HER2 (human epidermal growth factor receptor 2) is a protein that helps regulate cell growth. In some stomach cancers, the HER2 gene becomes overactive, resulting in an excessive amount of HER2 protein on the surface of tumour cells. This is called HER2-positive cancer.
HER2 testing is performed using immunohistochemistry (IHC) to determine the amount of HER2 protein present. Results are scored as 0, 1+, 2+, or 3+. Scores of 0 and 1+ are negative, 2+ is borderline, and 3+ is positive. If the IHC result is 2+, an additional test called fluorescence in situ hybridization (FISH) may be performed to see if there are extra copies of the HER2 gene.
HER2-positive tumours tend to grow faster, but they can also respond to targeted therapy with drugs such as trastuzumab (Herceptin), which specifically blocks the HER2 protein.
Claudin 18.2 (CLDN18.2) is a protein found in the tight junctions between normal stomach cells. Some stomach cancers continue to express this protein at high levels, making them potential candidates for new targeted therapies that specifically target cells with Claudin 18.2.
Testing for Claudin 18.2 is done using immunohistochemistry (IHC). The report describes how many tumour cells express the protein and how strongly they stain. If your tumour expresses Claudin 18.2, your doctor may discuss whether a Claudin 18.2–targeted therapy is available as part of your treatment plan.
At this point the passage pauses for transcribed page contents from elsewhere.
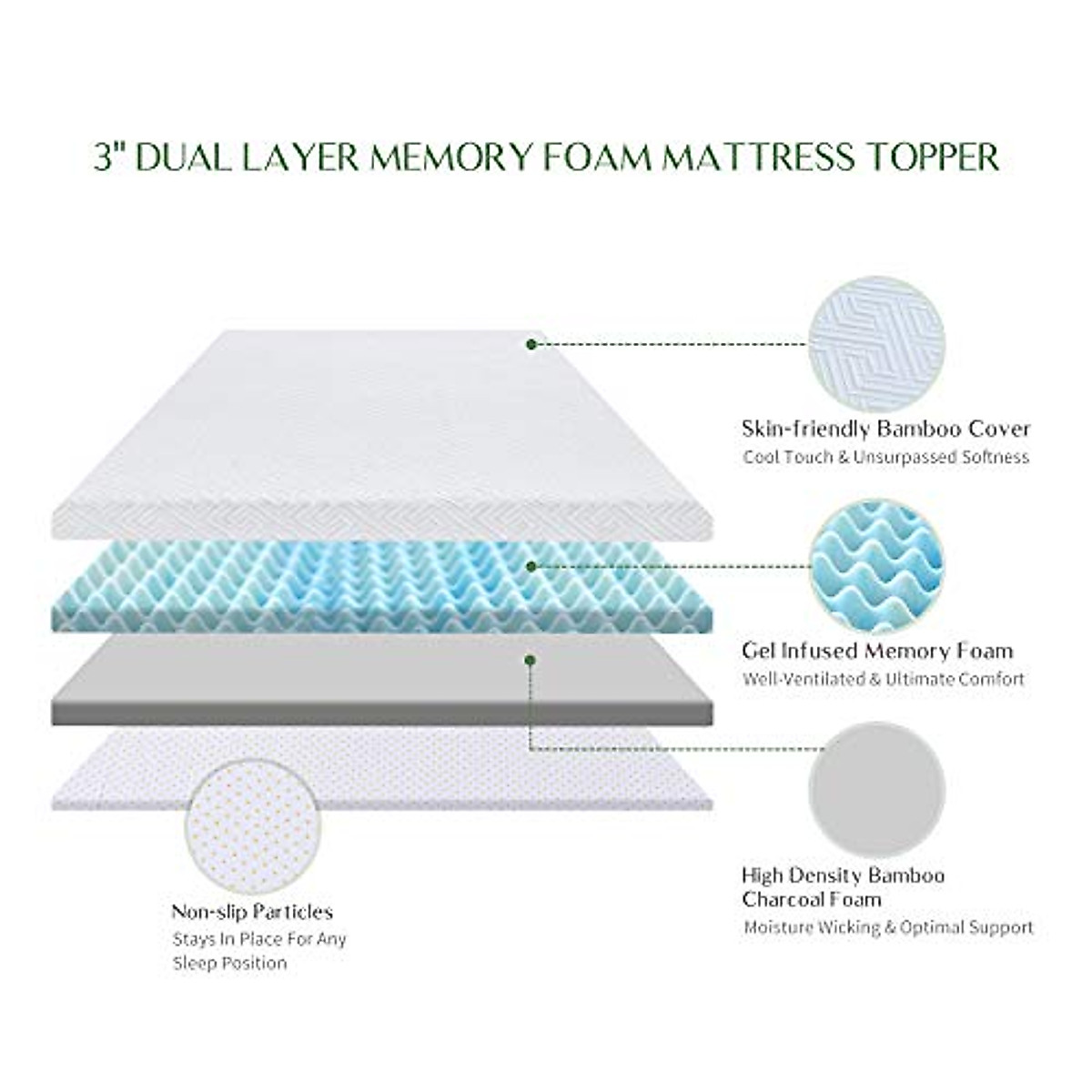 3" DUAL LAYER MEMORY FOAM MATTRESS TOPPER

Skin-friendly Bamboo Cover
Cool Touch & Unsurpassed Softness

Gel Infused Memory Foam
Well-Ventilated & Ultimate Comfort

High Density Bamboo Charcoal Foam
Moisture Wicking & Optimal Support

Non-slip Particles
Stays In Place For Any Sleep Position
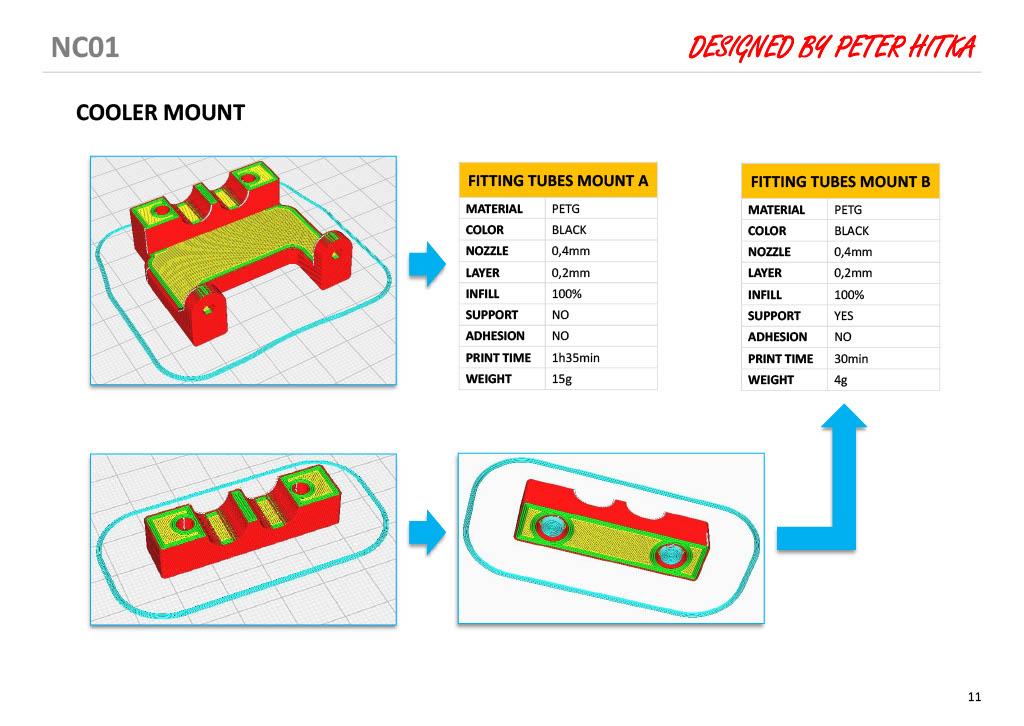 NC01

DESIGNED BY PETER HITKA

COOLER MOUNT

| FITTING TUBES MOUNT A | |
|---|---|
| MATERIAL | PETG |
| COLOR | BLACK |
| NOZZLE | 0,4mm |
| LAYER | 0,2mm |
| INFILL | 100% |
| SUPPORT | NO |
| ADHESION | NO |
| PRINT TIME | 1h35min |
| WEIGHT | 15g |

| FITTING TUBES MOUNT B | |
|---|---|
| MATERIAL | PETG |
| COLOR | BLACK |
| NOZZLE | 0,4mm |
| LAYER | 0,2mm |
| INFILL | 100% |
| SUPPORT | YES |
| ADHESION | NO |
| PRINT TIME | 30min |
| WEIGHT | 4g |

11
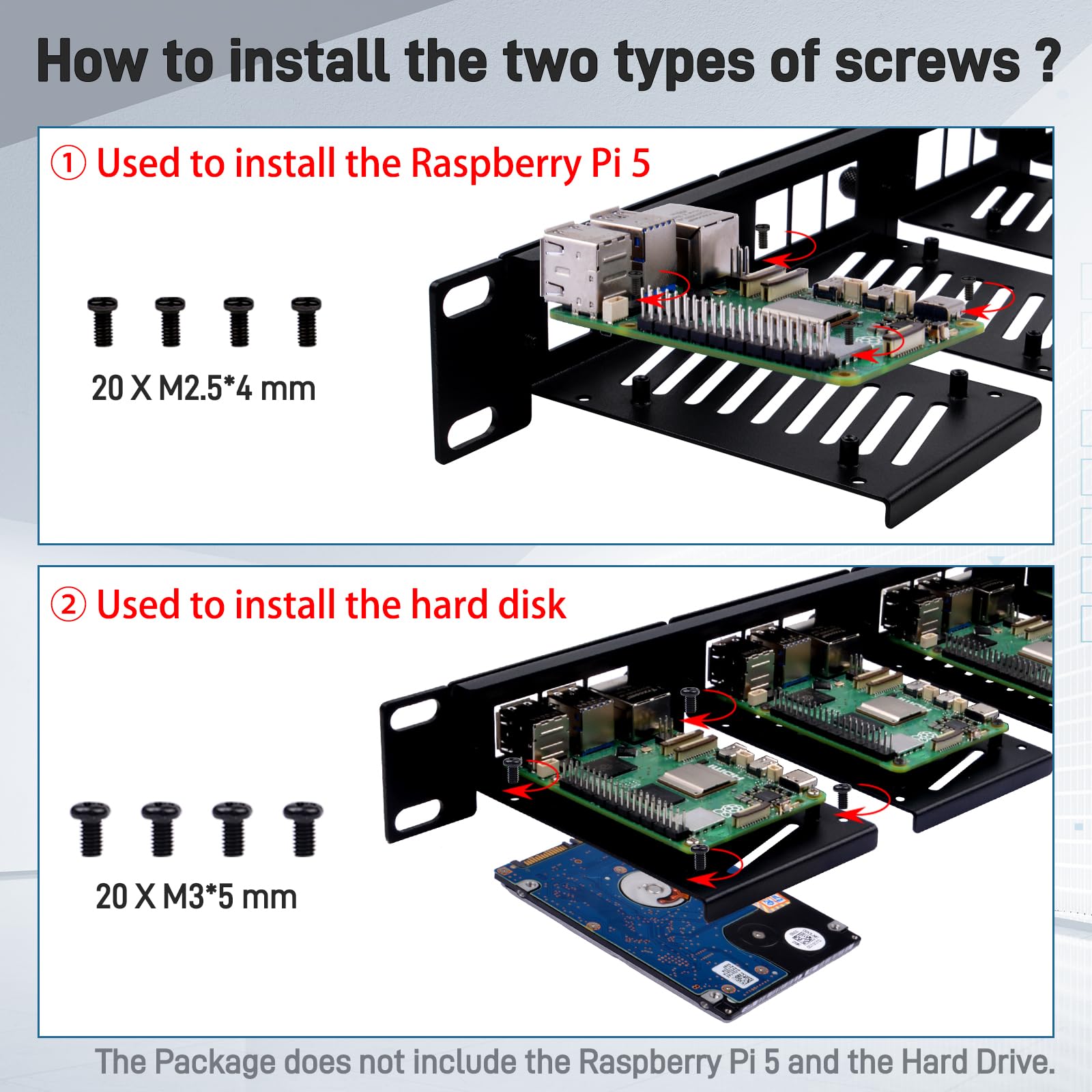 How to install the two types of screws ?

① Used to install the Raspberry Pi 5

20 X M2.5*4 mm

② Used to install the hard disk

20 X M3*5 mm

The Package does not include the Raspberry Pi 5 and the Hard Drive.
After diagnosis, your medical team will use your pathology report and imaging results to plan your treatment. The team usually includes a surgeon, medical oncologist, radiation oncologist, and pathologist.
Treatment for adenocarcinoma of the stomach depends on the stage, biomarker results, and your overall health. Most patients are treated with a combination of surgery, chemotherapy, and sometimes radiation therapy. Some patients may receive chemotherapy before surgery (called neoadjuvant therapy) to shrink the tumour, while others may receive it after surgery (called adjuvant therapy) to reduce the chance of recurrence.
If your tumour is HER2-positive, Claudin 18.2–positive, or MMR-deficient, your oncologist may include targeted therapy or immunotherapy as part of your treatment plan. These therapies work by focusing on specific molecular changes within the tumour.
After treatment, you will have regular follow-up visits that include physical exams, blood work, and imaging to look for signs of recurrence. If part of your stomach is removed, your healthcare team will closely monitor your nutrition, weight, and vitamin levels and may recommend adjustments to your diet.
What histologic type and grade does my pathology report show?
How deeply has the tumour invaded the stomach wall (what is my pT stage), and have any lymph nodes been affected (what is my pN stage)?
Were the surgical margins free of cancer?
Did my tumour show lymphovascular invasion or perineural invasion?
What were the results of biomarker testing for MMR, HER2, and Claudin 18.2, and how do these results affect my treatment?
Do my results suggest an inherited cancer syndrome, and should I see a genetic counsellor?
What are the recommended treatments, and in what order will they be given?
How will my response to treatment and long-term health be monitored?